___ EXTRACT PROVIDED ___
A hint of this calling lies in how we can never be fully satisfied in our physical world. Bavinck goes on to explain how, even though we think with our physical brains, thinking is a spiritual activity that transcends yet connects us to physical reality. It is in this spiritual search for connection that we hope to find meaning. “This yearning for an eternal order, which God has planted in the heart of man, in the inmost recesses of his being, in the core of his personality, is the cause of the indisputable fact that everything which belongs to the temporal order cannot satisfy man. He is a sensuous, earthly, limited, and mortal being, and yet he is attracted to the eternal and is destined for it.”

We are always striving for meaning by calling things good, bad, or otherwise. Yet, if there is no God, no ultimate arbiter of good and evil, how is there any ultimate good? Any ultimate bad? Without some sort of God/s, the universe merely is.

We may attempt to find this meaning through science, the arts, philosophy, pleasure, but our hearts will always remain unsatisfied if our search stays in these things because they can only point to an order, point to a meaning, they cannot prove or provide one. Our hearts can only rest once they have found meaning in “Divine goodness.” 

  • 2 (pp.3–6): What great goods can pursuing science, the arts, and humanitarianism obtain? What limitations do each of these contain? // What distinguishes a knowledge of science, philosophy, and the humanities from the wisdom of God? Must the two be at odds with one another? In what ways do we find them at odds with one another in the heart of man? // What happens when we make these great goods (philosophy, art, humanitarianism) our ultimate good? // Where is man’s starting point for wisdom (Prov. 1:7)? How ought the knowledge and wisdom of God order our knowledge of science, art, and philanthropy?
___ DATASET EXCERPTS ___
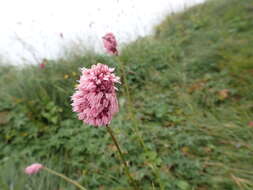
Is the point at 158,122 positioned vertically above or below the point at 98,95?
below

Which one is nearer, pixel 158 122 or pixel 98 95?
pixel 98 95

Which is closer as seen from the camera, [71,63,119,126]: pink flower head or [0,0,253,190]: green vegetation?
[71,63,119,126]: pink flower head

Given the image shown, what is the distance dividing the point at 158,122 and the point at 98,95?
1.29 metres

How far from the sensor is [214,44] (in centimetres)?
246

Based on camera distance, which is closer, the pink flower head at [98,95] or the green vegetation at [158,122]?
the pink flower head at [98,95]

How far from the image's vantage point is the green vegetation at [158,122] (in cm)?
133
___
- APPLY WHAT YOU READ
1. In the extract provided, what kind of activity does Bavinck say thinking is, even though we think with our physical brains?
2. Repeat the part of the extract provided between "We are always" and "universe merely is.", inclusive.

- RESPONSES TO THE EXERCISE
1. Thinking is a spiritual activity that transcends yet connects us to physical reality.

2.
We are always striving for meaning by calling things good, bad, or otherwise. Yet, if there is no God, no ultimate arbiter of good and evil, how is there any ultimate good? Any ultimate bad? Without some sort of God/s, the universe merely is.